Task a
According to the notes on Etsy's vector search, what was Vertex AI Vector Search called at the time it was first adopted?

Document text

+===+

- Etsy had a wide range of two-tower models used for recommendations and ads
- All of these required predicated ANN
- Either because of fast-changing predicates (ads budget), or
- Multi-use embeddings (taxonomy)
- Additionally, there was a need for both online updates and sharding
- So Etsy’s existing VDBMS, FAISS, was not a suitable option
- Horizontal scaling: manual replication only
- Predicated queries: No predicate support; only option is post-filtering
- Online updates: manually send update to all replicas
- Prior to my arrival, Etsy had settled on Vertex AI Vector Search
- Then called “Vertex Matching Engine” (VME)
- In theory, this should have suited Etsy’s use case very well
- However, VVS/VME had some major usability issues:
- Network configuration
- Metadata / lifecycle management
- Very poor documentation (at the time)

+===+

Records supplied
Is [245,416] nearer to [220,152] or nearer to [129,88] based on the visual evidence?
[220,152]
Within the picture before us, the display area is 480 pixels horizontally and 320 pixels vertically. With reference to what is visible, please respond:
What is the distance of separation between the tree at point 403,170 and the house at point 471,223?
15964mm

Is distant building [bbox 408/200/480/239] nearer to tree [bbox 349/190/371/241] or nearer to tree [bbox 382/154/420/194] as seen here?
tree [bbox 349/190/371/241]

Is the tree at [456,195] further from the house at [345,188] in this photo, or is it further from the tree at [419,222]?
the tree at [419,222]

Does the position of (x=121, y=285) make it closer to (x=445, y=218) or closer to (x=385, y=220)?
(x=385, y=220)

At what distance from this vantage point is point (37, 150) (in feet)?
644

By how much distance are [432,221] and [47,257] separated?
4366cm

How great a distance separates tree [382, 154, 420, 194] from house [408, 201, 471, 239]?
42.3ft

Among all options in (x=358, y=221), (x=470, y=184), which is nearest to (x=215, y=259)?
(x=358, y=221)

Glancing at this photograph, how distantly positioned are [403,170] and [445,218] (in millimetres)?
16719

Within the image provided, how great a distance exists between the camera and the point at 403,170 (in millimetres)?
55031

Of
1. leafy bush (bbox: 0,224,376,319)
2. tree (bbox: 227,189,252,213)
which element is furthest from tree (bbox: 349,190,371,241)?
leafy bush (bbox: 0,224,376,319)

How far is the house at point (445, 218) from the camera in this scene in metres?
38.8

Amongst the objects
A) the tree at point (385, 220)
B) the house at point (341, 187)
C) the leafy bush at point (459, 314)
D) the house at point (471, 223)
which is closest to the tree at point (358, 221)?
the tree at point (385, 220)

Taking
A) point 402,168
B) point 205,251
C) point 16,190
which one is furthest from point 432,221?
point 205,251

+===+

Task b
Repeat the stretch of the rows from the line containing "How far is the" through the end of the rows, with both ends included.

Output a
Vertex Matching Engine (VME)

Output b
How far is the house at point (445, 218) from the camera in this scene in metres?
38.8

Amongst the objects
A) the tree at point (385, 220)
B) the house at point (341, 187)
C) the leafy bush at point (459, 314)
D) the house at point (471, 223)
which is closest to the tree at point (358, 221)?
the tree at point (385, 220)

Taking
A) point 402,168
B) point 205,251
C) point 16,190
which one is furthest from point 432,221?
point 205,251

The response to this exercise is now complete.